Subprime lenders only account for 3% of mortgage lending but they have been responsible for up to a quarter of all home repossessions, according to figures released by the Central Bank.
Figures furnished to Fianna Fáil finance spokesperson, Micheal McGrath, show that up to one in four repossessions was carried out by a subprime lender.
The figures show that from the beginning of 2012 to the end of the third quarter of 2013 some 380 houses were repossessed. Subprime loans were involved in 93 of these cases.
“These figures show that over the period from the beginning of 2012 to the end of September 2013 a quarter of all family home repossessions relate to subprime mortgages,” Mr McGrath said.

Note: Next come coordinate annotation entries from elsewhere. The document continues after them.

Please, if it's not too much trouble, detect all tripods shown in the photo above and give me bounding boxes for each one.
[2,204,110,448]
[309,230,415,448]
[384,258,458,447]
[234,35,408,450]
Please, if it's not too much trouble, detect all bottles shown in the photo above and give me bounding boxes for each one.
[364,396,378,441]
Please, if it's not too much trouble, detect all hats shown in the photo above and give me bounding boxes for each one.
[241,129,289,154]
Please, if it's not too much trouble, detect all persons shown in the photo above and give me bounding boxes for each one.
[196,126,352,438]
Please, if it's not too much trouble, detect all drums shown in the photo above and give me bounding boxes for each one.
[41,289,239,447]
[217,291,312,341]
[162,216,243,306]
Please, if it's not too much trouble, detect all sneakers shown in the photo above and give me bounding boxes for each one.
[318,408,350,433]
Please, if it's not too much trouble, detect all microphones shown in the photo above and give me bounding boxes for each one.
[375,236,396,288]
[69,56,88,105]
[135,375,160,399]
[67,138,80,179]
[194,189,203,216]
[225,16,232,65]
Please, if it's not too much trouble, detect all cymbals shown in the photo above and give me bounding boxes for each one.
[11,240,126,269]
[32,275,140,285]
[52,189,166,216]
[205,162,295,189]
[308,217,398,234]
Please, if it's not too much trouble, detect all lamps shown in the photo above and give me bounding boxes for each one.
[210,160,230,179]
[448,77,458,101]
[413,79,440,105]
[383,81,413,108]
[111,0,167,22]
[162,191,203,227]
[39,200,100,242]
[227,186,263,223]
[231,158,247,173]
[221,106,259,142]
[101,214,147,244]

“While subprime mortgages are by their nature likely to be more risky, it should not be the case that one in four repossessions are subprime.
“The really concerning aspect is that the recent decisions taken by government which make it easier for homes to be repossessed are likely to result in far more subprime mortgages being called in by the lender,” Mr McGrath said.

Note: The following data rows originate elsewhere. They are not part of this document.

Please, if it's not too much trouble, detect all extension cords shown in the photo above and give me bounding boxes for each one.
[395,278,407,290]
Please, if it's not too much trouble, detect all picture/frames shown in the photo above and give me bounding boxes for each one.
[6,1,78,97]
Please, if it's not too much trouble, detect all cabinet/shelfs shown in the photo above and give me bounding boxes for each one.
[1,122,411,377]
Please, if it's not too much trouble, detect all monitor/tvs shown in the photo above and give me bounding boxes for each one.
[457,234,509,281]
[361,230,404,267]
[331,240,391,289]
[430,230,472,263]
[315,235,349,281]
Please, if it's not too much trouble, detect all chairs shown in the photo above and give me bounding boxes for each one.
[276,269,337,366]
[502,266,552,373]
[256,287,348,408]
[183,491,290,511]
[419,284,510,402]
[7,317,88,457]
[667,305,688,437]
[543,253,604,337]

The biggest players in the sector were Start Mortgages part of GE, Stepstone — a joint venture between Lehman Brothers and KBC — Nua Mortgages, part of Investec, and Springboard, which was a joint venture with Permanent TSB and Merrill Lynch.

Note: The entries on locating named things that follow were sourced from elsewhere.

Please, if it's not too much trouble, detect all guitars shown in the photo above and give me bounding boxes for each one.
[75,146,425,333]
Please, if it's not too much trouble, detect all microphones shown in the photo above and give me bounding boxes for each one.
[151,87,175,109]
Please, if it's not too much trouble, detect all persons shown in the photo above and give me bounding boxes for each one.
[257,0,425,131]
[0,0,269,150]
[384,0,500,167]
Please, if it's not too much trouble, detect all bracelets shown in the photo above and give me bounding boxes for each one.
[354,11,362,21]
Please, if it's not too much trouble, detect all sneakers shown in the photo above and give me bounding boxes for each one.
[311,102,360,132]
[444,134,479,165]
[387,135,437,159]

While the main Irish banks are bound by the mortgage arrears resolution targets which require the banks to have offered sustainable solutions to 75% of borrowers by June 2014, subprime lenders are not.
This means that there is no government pressure forcing these lenders to arrange sustainable resolutions that keep the mortgage holders in their homes.
Mr McGrath said that some mortgage holders could still be in their homes if the mortgage arrears resolution targets process applied to subprime lenders.
“It is highly regrettable that the mortgage arrears targets programme does not apply to subprime mortgages as this might have resulted in at least some of the mortgages in difficulty being rescued,” he said.